Bowl-itis. Agitation brought about by exposure to an excessive number of bowl games. Symptoms include low-grade moaning, ambivalence, and face-planting into the depths of sofa cushions in search of illusory escape.
Maybe you aren’t showing those symptoms, but you might still have it. Let’s find out.
Without any help—right off the top of your head— see if you can answer this question: Did Florida International beat Arkansas State in the Frisco Bowl?
If you answered “yes”, you would be wrong.
If you answered “no”, you would still be wrong. Yes, Arkansas State won, but not in the Frisco Bowl.
See? Bowl-itis. Too many bowls; too few who actually give a rip.
Even if you knew the answer, you’re not off the hook for possible infection because the diagnosis is as much about your behavior at this time of year as it is your ability to recite winners and losers.
It’s like my friend. His mama complained that bowlitis had so infected him that he wasn’t willing to lift even one finger to help during the holidays! Boy did he prove her wrong. Yes, I agree—he probably should have used a different finger.
Listen, there’s nothing to be ashamed of. Lots of us have it and I and my anti-bowlitis buddies are asking you to join us because we plan to do something about it.
We’ve gotten off to a good start by identifying the specifics of our anxiety. It goes like this:
Sixty years ago there were EIGHT sanctioned bowl games for Division 1 teams, which means that only the really good teams got into bowl games and bowl games were special and anticipated and important.
Today, there are thirty-nine bowl games for FBS teams (not counting the national championship) and that means 78 teams made it to the postseason.
Seventy.
Freaking.
Eight!
With 130 total FBS teams, the cutoff point for being average or above is being ranked 65th or above. That means that 13 teams in bowl games this season were below average! Have we atrophied that far as a culture? Is below-normal now the new normal? I suppose it’s possible. I mean, after all, Forest Gump did get into Alabama.
But our group isn’t willing to acquiesce just yet. We plan to take up the resistance to meaningless bowl games, especially those so desperate for tv talent that they settle for analysts who forget where the postgame cameras are and conduct entire interviews without once showing the winning quarterback’s face.
Who wants to not-see that?
So, in sneering defiance of a declining bowl culture, we set about to expose those postseason games that are least deserving to be called “bowls” and annoy us because we had to predict all of them.
We decided that any postseason game with teams whose average rankings weren’t at least 65th or better—and—whose fan-base didn’t equal at least half of the average for all bowl games (41,784) over the past three years would become a target for our resistance.
That led us to the Camellia Bowl (70th in team rankings with 18,177 ave. fans), the Bahamas Bowl (73rd in team rankings with 13,547 ave. fans), the Cure Bowl (69th in team rankings with 18,936 ave. fans), and the Frisco Bowl (75th in team rankings with a measly 12,523 ave. fans).

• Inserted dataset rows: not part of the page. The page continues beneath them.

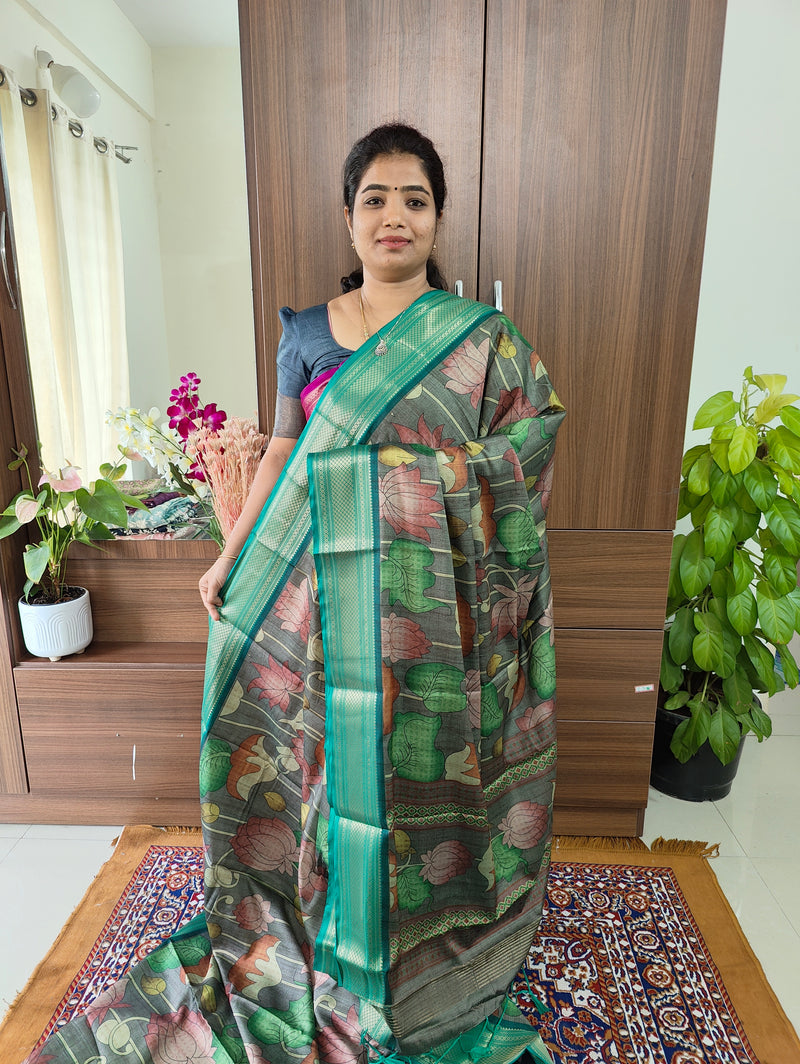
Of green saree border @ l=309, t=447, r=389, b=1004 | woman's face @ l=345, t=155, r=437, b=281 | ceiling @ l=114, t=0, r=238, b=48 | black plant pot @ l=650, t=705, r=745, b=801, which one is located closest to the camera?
green saree border @ l=309, t=447, r=389, b=1004

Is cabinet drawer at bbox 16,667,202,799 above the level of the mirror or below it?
below

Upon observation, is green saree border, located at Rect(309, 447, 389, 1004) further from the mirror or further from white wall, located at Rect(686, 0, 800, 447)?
white wall, located at Rect(686, 0, 800, 447)

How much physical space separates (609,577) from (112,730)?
133cm

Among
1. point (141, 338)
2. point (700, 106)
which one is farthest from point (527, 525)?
point (141, 338)

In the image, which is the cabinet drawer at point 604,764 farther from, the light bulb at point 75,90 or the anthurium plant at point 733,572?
the light bulb at point 75,90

So, what do we do? We can’t just go blow up their stadiums especially when one is in a foreign country. Maybe that means we’re more of a resistance than a revolt, but still, we can be influential.
For example: we can refuse to refer to them as bowl games. Since they’re smaller than real bowls, then we’ll refer to them as something smaller than a bowl. Like, “mug”.
Mug in the Bahamas.
But mugs still seem too big. Same with “cup.” “Flask” sounds a bit too scientific but doesn’t “The Cure Flask” sound sorta cool?
How about “spoon”? Smaller than a mug. Smaller than a cup. Non-med.
Camellia Bowl? Ha! We scoff at your pretense. From now on, you shall be called the Camellia Spoon! Since you share homophonics with chameleons, the change should be easy.
Frisco Bowl? Hardly! From now on, none of us will ever say we went “bowling” in Frisco. Instead, we will tell all who will listen, “We spooned in Frisco!”
That’ll show them!
I’m sure we’re all capable of converting the word “bowl” to “spoon,” but until we affect their economies, nothing is likely to change. Until we stop watching and until we stop attending even when our team is playing, we won’t make any more difference than our ancestors of 1934 who decried that five was four too many.
Change the dial. Stop the turnstile. Changing words is a start, but if we don’t stop the money, then where we start is also where we’ll finish.